▸ **Directions**: In the article on accounts receivable financing below, which company supplied the financing to All West Crane and Rigging?

▸ **Selected text**:

>>

For Travis Anderson at All West Crane and Rigging, a BC based company that rents cranes to clients in a wide variety of industries including oil and gas, the timing was right. “The turning point really was when we won some large projects,” he says. “We needed the start up capital which we could only do by factoring our receivables. And being a new growing company, we didn’t have the equity to go to the bank and ask for the funds.”
It takes creativity to address the many challenges faced in a challenging economic environment. A situation that is all too familiar for most companies operating in Western Canada’s oil and gas industry for the past few years. For All West Crane and Rigging it was financing growth at a time when banks were simply not there to partner up, despite a strong sales funnel in Mr. Anderson’s case.
While it is true that the types of challenges that companies face are wide and many, not all challenges are created equal. Some for example, undoubtedly would have yet still occurred in a thriving economy. Imbalances between accounts receivable and payable in any economy are all too common. But when an imbalance does occur, the order of magnitude gets magnified in an economic slump such as the one Western Canada’s energy industry finds itself in.
For All West Crane and Rigging, accounts receivable financing was the perfect solution that was provided to them by Calgary based CapitalNow Inc. Accounts receivable financing (or sometimes referred to as factoring) is a type of asset-financing arrangement in which a company uses its receivables as collateral in a financing agreement. In this agreement, an accounts receivables financing firm (such as Capital Now Inc.), gives the original company an amount equal to a reduced value of the unpaid invoices or receivables.
“This type of financing helps companies free up capital that is stuck in unpaid obligations,” says CapitalNow’s CEO Gerry Wawzonek. “Accounts receivable financing also transfers the default risk associated with the accounts receivables to the financing company.
For Travis Anderson, it was a no brainer. “We realized the benefits of being able to have access to cash basically whenever we needed it; within a day or two,” he says. “That was a huge convenience for us so we decided to continue and figured that it was a good deal.”
For other companies in the oil and gas industry (mainly on the service side for CapitalNow clients), a recurring issue has been making payroll. “That is a common problem that business owners come to us looking for help with,” says Mr. Wawzonek. “And I can’t tell you how many times we’ve been there to help our clients out that are in a pinch. We are in a relationship business and I stand by making and maintaining the strongest of relations with all my new and existing clientele.”

<<

▸ **Data records**:
>>

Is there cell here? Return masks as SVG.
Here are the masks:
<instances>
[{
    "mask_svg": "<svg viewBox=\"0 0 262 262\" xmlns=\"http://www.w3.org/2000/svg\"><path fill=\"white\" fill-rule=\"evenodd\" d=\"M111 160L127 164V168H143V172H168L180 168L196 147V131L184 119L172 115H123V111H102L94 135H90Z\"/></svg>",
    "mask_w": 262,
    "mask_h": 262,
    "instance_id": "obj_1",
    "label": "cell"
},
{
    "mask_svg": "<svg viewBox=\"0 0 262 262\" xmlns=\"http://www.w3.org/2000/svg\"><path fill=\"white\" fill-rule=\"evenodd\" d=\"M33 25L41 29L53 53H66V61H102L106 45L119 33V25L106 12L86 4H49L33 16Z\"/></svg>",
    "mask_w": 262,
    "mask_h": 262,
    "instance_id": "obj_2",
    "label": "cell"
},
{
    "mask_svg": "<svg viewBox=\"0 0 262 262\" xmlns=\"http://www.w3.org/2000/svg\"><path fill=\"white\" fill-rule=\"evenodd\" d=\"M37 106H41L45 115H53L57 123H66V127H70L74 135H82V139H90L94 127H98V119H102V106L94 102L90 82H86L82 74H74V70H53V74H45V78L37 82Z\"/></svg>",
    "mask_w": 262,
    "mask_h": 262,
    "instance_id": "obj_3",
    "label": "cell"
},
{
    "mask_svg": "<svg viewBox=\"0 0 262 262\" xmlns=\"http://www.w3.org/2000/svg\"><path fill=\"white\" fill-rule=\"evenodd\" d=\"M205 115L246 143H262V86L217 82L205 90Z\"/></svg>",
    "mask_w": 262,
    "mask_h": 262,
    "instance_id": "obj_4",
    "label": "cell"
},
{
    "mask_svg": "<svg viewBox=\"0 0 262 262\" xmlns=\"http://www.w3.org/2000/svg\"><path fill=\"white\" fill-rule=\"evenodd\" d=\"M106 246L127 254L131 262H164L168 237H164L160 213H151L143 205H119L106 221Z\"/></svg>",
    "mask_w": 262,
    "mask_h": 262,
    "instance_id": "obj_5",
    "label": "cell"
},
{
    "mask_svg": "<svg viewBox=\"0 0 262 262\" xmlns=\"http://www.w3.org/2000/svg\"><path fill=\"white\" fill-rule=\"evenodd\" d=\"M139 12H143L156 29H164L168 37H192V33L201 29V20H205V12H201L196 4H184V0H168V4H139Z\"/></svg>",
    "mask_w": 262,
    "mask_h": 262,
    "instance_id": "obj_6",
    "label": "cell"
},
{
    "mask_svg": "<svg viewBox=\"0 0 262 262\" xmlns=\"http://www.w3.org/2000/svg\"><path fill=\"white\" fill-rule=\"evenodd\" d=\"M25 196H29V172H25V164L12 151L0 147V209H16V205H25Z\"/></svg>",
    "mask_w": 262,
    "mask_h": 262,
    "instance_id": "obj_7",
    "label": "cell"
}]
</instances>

<<

▸ **Result of this task**: CapitalNow Inc., based in Calgary.